(TEMPOITALIA.IT) L’evoluzione umana è un fenomeno sorprendente e continuo che si manifesta in forme inaspettate. Un esempio rilevante riguarda le donne tibetane dell’Altopiano Tibetano, capaci di prosperare in un ambiente a bassa ossigenazione che risulta problematico per la maggior parte delle persone. Studi recenti hanno rivelato che la loro abilità di trasportare ossigeno si collega strettamente al successo riproduttivo, evidenziando l’evoluzione umana in tempo reale.

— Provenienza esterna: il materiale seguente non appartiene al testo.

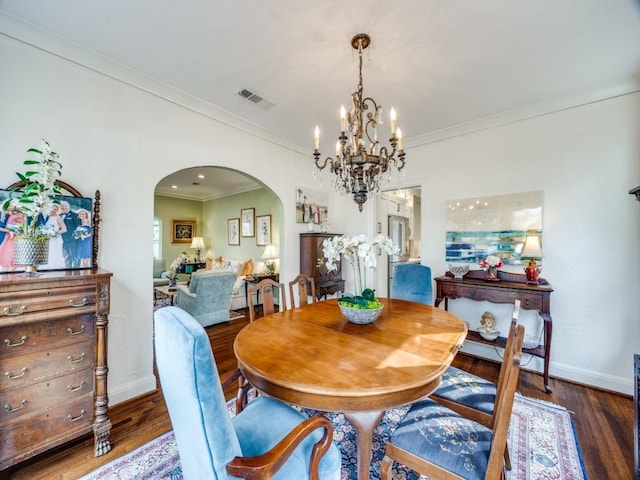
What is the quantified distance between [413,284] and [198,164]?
8.54 feet

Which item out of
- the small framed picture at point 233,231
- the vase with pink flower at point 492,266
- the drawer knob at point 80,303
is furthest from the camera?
the small framed picture at point 233,231

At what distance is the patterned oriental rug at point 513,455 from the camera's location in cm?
155

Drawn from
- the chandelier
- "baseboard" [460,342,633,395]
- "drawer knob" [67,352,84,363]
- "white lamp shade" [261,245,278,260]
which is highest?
the chandelier

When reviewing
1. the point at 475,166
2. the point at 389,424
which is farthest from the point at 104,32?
the point at 475,166

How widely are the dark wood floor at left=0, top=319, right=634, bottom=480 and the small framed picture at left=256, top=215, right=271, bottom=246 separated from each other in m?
3.88

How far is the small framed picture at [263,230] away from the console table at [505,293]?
428 centimetres

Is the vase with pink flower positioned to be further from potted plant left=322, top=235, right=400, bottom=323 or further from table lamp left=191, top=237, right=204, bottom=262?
table lamp left=191, top=237, right=204, bottom=262

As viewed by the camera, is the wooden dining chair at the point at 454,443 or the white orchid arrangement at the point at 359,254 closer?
the wooden dining chair at the point at 454,443

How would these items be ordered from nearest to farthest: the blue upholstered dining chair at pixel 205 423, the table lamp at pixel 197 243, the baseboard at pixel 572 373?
the blue upholstered dining chair at pixel 205 423, the baseboard at pixel 572 373, the table lamp at pixel 197 243

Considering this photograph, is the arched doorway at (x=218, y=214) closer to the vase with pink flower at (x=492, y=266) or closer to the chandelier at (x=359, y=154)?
the chandelier at (x=359, y=154)

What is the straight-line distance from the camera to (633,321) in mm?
2396

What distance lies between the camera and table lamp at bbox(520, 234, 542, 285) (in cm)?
265

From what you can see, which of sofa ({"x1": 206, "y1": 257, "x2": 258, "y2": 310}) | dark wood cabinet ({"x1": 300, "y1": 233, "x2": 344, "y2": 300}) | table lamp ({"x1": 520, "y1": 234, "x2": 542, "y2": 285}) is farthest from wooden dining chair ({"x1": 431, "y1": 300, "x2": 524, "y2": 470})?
sofa ({"x1": 206, "y1": 257, "x2": 258, "y2": 310})

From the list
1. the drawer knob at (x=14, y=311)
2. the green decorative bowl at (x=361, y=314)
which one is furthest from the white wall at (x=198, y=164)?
the green decorative bowl at (x=361, y=314)
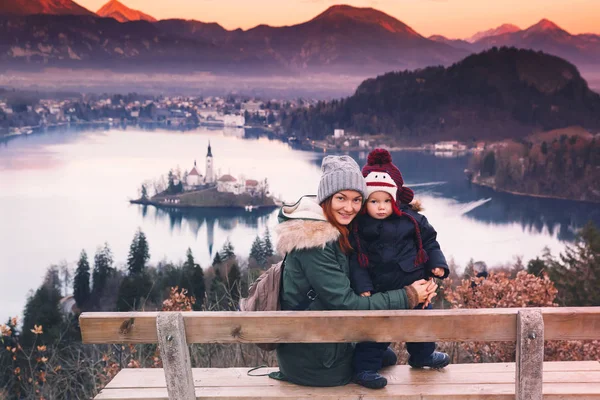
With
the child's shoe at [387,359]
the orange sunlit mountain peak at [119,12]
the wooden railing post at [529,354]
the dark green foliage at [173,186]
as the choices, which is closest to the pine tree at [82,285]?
the dark green foliage at [173,186]

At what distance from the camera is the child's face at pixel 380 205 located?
8.01 feet

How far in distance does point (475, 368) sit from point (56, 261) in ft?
137

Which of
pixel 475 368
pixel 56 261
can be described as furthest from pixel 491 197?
pixel 475 368

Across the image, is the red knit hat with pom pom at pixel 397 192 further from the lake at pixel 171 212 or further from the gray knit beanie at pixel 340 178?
the lake at pixel 171 212

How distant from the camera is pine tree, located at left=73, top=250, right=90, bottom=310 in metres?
33.3

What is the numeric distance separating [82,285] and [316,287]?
34.5 m

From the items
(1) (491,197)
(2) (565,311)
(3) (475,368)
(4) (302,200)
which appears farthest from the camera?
(1) (491,197)

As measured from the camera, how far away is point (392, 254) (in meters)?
2.40

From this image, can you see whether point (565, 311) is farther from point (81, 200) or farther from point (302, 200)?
point (81, 200)

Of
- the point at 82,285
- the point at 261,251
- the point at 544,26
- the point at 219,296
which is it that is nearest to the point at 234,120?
the point at 544,26

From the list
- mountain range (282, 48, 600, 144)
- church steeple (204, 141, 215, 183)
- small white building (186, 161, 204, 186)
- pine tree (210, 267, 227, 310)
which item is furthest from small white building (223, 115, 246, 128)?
pine tree (210, 267, 227, 310)

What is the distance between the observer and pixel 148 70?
6500 cm

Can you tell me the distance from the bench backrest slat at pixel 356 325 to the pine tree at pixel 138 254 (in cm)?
3507

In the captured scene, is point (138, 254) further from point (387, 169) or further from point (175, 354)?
point (175, 354)
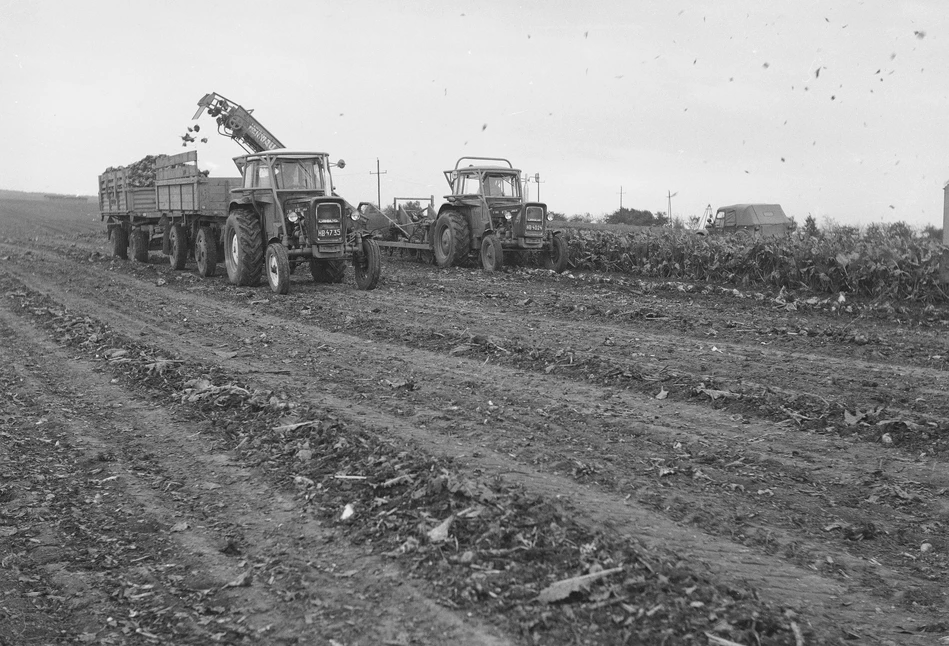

Le aree di alta quota pongono sfide significative agli esseri umani: la bassa pressione atmosferica riduce l’ossigeno disponibile in ogni respiro, causando problematiche come il mal di montagna. Tuttavia, i tibetani, che vivono da oltre 10.000 anni in queste condizioni, hanno sviluppato adattamenti unici. In particolare, le donne tibetane dimostrano una capacità straordinaria di adattamento fisiologico, che permette loro di avere un numero di nascite vive maggiore rispetto a popolazioni che vivono ad altezze simili.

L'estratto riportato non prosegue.